Incomplete Penetrance, generally occurring in a heterozygous gene pair such as Aa, where the dominant gene A does not always show itself in a dog's outward appearance.
Modifying Genes which combine with other genes, accentuating the effect of a trait or changing it altogether (control polygenetic traits such as sholders, stifles and sternum).
Lethal Genes, which rsult in death of the embryo when they are passed on by both parents
Mutations, which are destroyed at birth but those such as the short legs of the Basset Hound and Dachshund were viewed as favorable and deliberately selected for.

(1/17/06)
Phenotype & Genotype. How a dog looks on the ouside does not always predict what genes he is carrying and what he will produce.
Example: A dog inheriting the gene pair Tt from his parents will have ticking, but because he "carries" the gene t for non-ticking, he is capable of producing dogs with non-ticking when bred to a bitch carrying the Tt or tt gene pair.

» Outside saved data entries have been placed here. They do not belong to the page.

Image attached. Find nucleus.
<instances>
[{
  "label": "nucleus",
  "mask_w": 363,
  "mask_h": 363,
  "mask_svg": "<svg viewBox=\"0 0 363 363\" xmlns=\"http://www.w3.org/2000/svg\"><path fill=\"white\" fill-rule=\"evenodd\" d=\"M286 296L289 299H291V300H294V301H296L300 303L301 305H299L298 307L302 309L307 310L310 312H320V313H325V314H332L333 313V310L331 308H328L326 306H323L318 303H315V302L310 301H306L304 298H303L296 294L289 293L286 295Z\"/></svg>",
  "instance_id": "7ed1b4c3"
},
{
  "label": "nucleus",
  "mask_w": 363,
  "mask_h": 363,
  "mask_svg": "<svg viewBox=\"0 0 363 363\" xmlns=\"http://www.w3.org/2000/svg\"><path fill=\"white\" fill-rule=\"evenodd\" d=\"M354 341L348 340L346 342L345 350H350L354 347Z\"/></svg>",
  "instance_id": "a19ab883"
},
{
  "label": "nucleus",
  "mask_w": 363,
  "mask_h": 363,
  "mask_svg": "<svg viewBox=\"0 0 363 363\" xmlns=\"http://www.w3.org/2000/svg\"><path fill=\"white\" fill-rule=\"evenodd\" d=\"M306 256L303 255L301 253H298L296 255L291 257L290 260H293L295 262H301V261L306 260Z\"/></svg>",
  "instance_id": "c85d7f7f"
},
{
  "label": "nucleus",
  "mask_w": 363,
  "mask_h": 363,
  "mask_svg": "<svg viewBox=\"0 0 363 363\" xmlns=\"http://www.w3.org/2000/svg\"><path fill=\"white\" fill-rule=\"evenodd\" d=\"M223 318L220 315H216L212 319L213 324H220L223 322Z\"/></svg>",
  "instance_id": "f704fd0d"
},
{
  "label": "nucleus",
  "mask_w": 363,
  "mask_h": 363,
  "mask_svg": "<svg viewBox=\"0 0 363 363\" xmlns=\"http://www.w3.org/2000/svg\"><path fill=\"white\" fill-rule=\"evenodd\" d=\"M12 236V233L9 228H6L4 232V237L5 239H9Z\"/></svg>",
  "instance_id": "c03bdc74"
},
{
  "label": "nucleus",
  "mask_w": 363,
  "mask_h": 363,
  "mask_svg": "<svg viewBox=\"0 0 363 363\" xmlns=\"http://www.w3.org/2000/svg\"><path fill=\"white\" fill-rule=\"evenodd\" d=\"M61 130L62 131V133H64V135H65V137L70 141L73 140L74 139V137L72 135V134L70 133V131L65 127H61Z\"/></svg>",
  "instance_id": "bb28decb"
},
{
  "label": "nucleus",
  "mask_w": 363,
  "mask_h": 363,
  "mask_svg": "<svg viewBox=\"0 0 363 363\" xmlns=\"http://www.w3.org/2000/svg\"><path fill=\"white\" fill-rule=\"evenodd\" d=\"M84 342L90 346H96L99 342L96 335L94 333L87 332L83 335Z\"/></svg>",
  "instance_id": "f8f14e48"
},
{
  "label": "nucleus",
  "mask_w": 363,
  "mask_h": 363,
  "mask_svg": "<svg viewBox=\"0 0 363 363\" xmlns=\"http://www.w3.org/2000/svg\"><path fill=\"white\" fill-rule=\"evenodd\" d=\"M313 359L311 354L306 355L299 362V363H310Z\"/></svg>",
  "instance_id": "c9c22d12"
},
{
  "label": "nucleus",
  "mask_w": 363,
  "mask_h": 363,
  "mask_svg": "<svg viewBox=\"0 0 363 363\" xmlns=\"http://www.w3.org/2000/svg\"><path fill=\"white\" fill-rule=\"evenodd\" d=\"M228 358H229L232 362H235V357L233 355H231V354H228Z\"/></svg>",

The non-ticking would occur in any puppy that by chance happens to inherit his sire's t gene and a t gene from the dam.

(1/16/06)
Homozygous & Heterozygous Genes.
Heterozygous gene pair example: Tt (members are dissimilar)
Homozygous gene pair examples: TT and tt (members are alike)
Breeders goal: To "arrange" good genes in homozygous pairs to ensure that no matter which member of a gene pair a parent happens to pass on to a puppy, it will be a "desirable" gene.

(1/8/06)
Dominant & Recessive Genes. There are two gypes of genes whose interaction help determine which trait will be passed on to a new-born puppy:
Cominant genes "win out" over recessive genes
Use capital letters for dominant genes (ex T for ticking)
Use lower case letters for recessive genes (ex t for non-ticking)
Example, a dog inheriting T from the sire and t from the dam will have the gene par Tt and will have ticking.

(12/30/05)
Chromosomes & Genes are hereditary components in every cell that determine how a dog will look and act.
Chromosomes are made up of genes, which carry hereditary information. Chromosomes and genes are inherited by a puppy in related pairs, one member of each pair coming from the sire, the other from the dam. Each parent passes on a random, chance assortment of chromosomes and genes inherited from his or her ancestors.